I wasn’t just tired. I was being asked to trade my soul for a salary.
And I remembered the verse:
“What does it profit a man to gain the whole world, and lose his own soul?” — Mark 8:36
I thought I could fight City Hall single-handedly. I thought my voice could make a difference. But I was met with bureaucracy dressed as benevolence, with silence where there should’ve been solidarity, with closed doors and coded language.
So I left.
I left quietly.
What comes next won’t be quiet.
Corruption in Adult Education is not a blog post.
It’s a reckoning.
I did not leave with bitterness. But with clarity and a healthy measure of disappointment.
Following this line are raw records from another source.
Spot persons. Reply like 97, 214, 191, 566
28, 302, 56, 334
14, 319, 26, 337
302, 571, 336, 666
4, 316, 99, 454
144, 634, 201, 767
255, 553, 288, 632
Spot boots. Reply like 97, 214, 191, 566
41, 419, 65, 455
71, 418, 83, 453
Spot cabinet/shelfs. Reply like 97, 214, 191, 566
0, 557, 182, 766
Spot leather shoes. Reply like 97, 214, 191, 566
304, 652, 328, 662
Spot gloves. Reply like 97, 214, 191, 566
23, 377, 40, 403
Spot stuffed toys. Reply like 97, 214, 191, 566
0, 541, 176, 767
I moved to Indonesia. I chose sunsets over spreadsheets. Ceremony over compliance. Sanctuary over systems.
I chose to live. To breathe. To create.
And now, I write. I serve. I guide women who are ready to reclaim rhythm, beauty, and purpose—on their own terms.
If you’ve ever felt the squeeze of a system that doesn’t see you, If you’ve ever had to dodge instead of dance, If you’ve ever wondered whether it’s okay to walk away—
This post is your confirmation.
You’re not abandoning anything. You’re answering the call to become.
I took one step closer to my version of Freedom. What does Freedom look like for you?